Referring to fig. 4, the fcn classifies the data output by the bottleneck using a Dropout strategy and a softmax function to obtain a final recognition result. In this embodiment, two full-connection layers are adopted, the number of neurons is 512, and the dropout coefficient takes a value of 0.2.

The above-mentioned embodiments are only preferred embodiments of the present invention, but the protection scope of the present invention is not limited thereto, and those skilled in the art can substitute or change the technical solution and the inventive conception of the present invention equally within the scope of the disclosure of the present invention.

Claims

1. The face recognition method based on the convolutional neural network and the attention model is characterized by comprising the following steps of:

s1, preprocessing a face image;

S5, feature H (M (F) _c ) Inputting the face recognition result into a full convolution network classification structure, and obtaining a final face recognition result by using a Dropout strategy and a softmax function;

step S3 comprises the steps of:

s31, the size of the output is (C _c ,W _c ,H _c ) Is spliced into a length C _c ×W _c ×H _c Is input vector V of (2) _c ；

S32, associating input vectors V by adopting full-connection network structure _c And a length W _c ×H _c Output vector V of (2) _p Establishing the relation between each high-dimensional characteristic pixel point and other pixel points and channels;

s33, generating an attention feature map through a sigmoid activation function by convolution output;

s34, combining the attention characteristic diagram with the high-dimensional characteristic F output in the step S2 _c Tensor multiplication is performed to form attention enhancement to the spatial domain and the channel domain, and the attention enhanced features M (F _c )：

M(F _c )＝ψ(f ^C×W×H (Contact(F _c )))＝ψ(f ^C×W×H (V _c ))
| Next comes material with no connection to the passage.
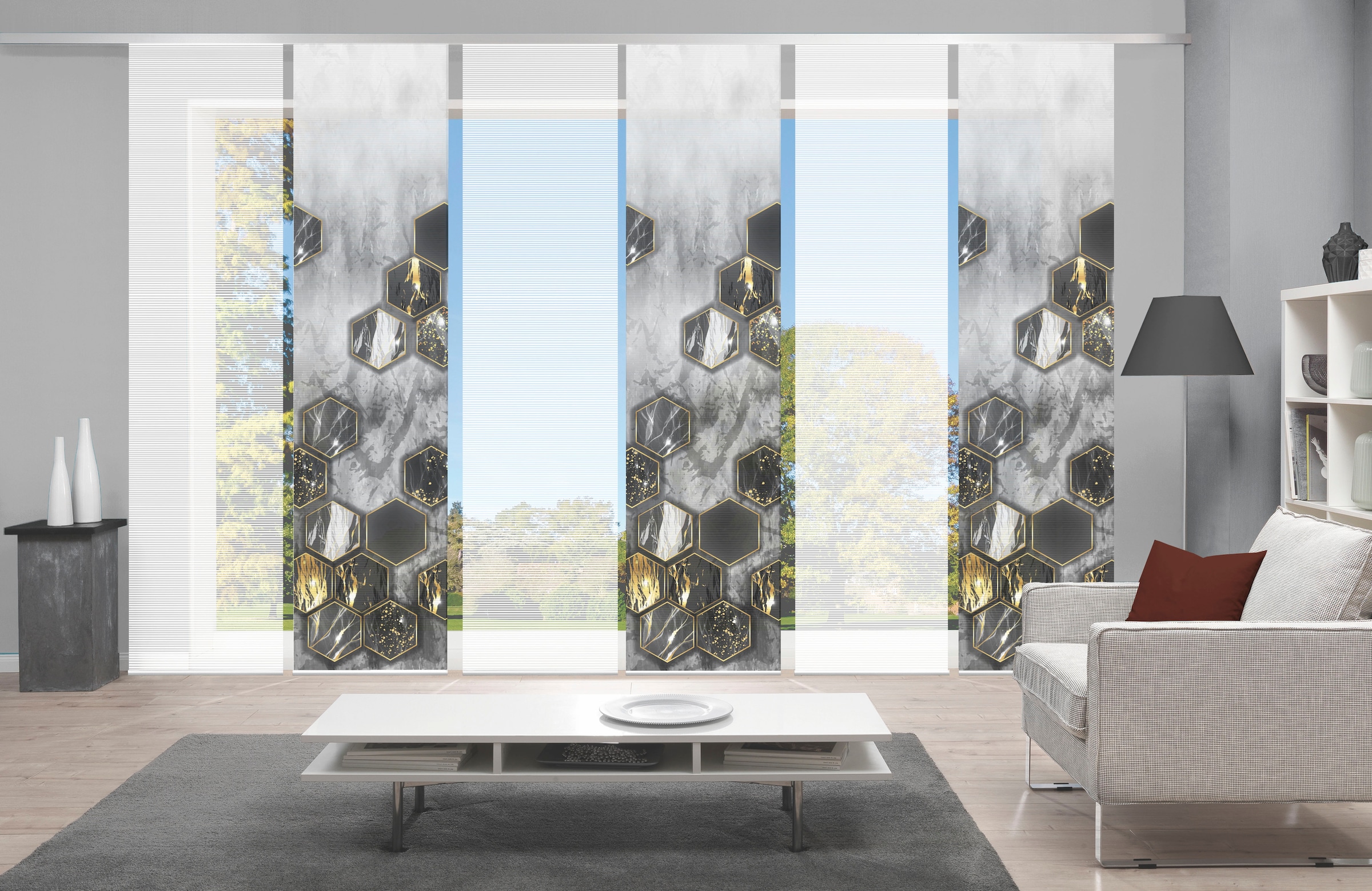 Vision S Schiebegardine "LAYON 6er SET" Paneelwagen 6 Stk. tlg. Schiebevorh günstig online kaufen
In the formula, contact () is matrix splicing, f ^C×W×H () For the characteristic vector V _c Performing network calculation, wherein psi () is tensor multiplication calculation of the attention feature map;

the Bottleneck module in step S4 uses the Shortnut mechanism to obtain features based on one-dimensional convolution, which includes:

s41, feature M (F _c ) Performing dimension reduction;

s42, carrying out zero padding treatment on two ends of the feature vector after dimension reduction, and then carrying out one-dimensional convolution with a convolution kernel of 3;

s43, carrying out 1X 1 convolution again, recovering dimension and obtaining feature F _B (M(F _c ))；

S44, output feature H _B (M(F _c ) And) wherein H _B (M(F _c ))＝F _B (M(F _c ))+M(F _c )。

2. The face recognition method based on convolutional neural network and attention model of claim 1, wherein the preprocessing of step S1 comprises: normalizing face image size to

The face image is randomly turned left and right, the RGB image is converted into a gray image, and the face image tensor is standardized.
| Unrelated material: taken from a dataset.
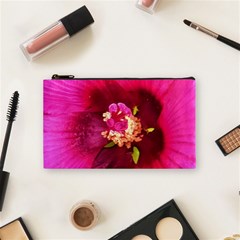 Deep Pink And Crimson Hibiscus Flower Macro Cosmetic Bag (small) by myrubiogarden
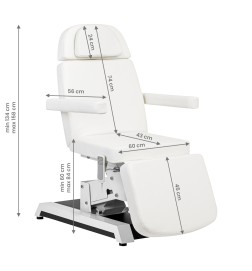 Fotel Kosmetyczny Expert W-12d 2 Silniki Biały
3. The face recognition method based on the convolutional neural network and the attention model according to claim 2, wherein the RGB image is converted into a gray image, specifically:

Gray _i ＝λ _i Gray+bias _i

wherein R, G and B respectively represent RGB three-channel pixel values of the original image; i denotes the i-th gray scale channel,

bias _i for bias item->

Gray _i ∈[0,255]。

4. A face recognition method based on convolutional neural network and attention model as recited in claim 3, wherein the number of channels n=3, λ ₁ 、λ ₂ 、λ ₃ Taking 0.37, 0.30 and 0.33 respectively; bias (BIAs) _i Is a randomly generated value.
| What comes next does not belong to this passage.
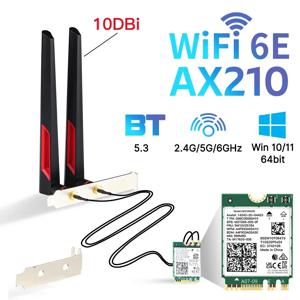 인텔 AX210 802.11ax 와이파이 6E 카드, 블루투스 5.3 MU-MIMO, AX210NGW 데스크탑 키트, 2.4G, 5G, 6Ghz 와이파이 어댑터, 윈도우 10/11, 5374Mbps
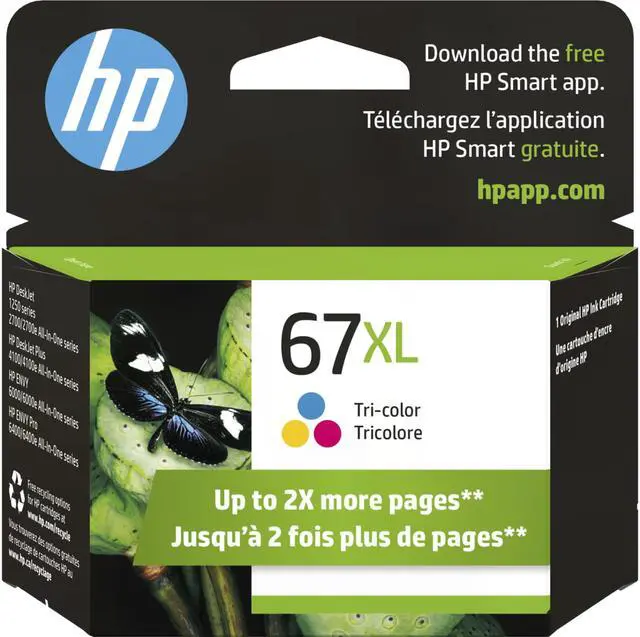 Main image of HP 67XL High Yield Tri-color Original Ink Cartridge, ~200 pages, 3YM58AN#140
5. The face recognition method based on convolutional neural network and attention model according to claim 2, wherein the face image tensor is normalized as follows:

wherein X is _i Input data for i channel, E (X _i ) Is the mean value, σ (X _i ) Is the standard deviation.

6. The face recognition method based on convolutional neural network and attention model as claimed in claim 1, wherein the image data input in step S2 is normalized in batch after passing through the first max pooling layer, picture downsampling is performed after each convolutional layer using max pooling, the number of convolutional layers is 5, and the contracted feature size W x H is the original picture

in which W is _h To convolve the neural network parameters, x _i For convolutional neural network input, m is the batch size.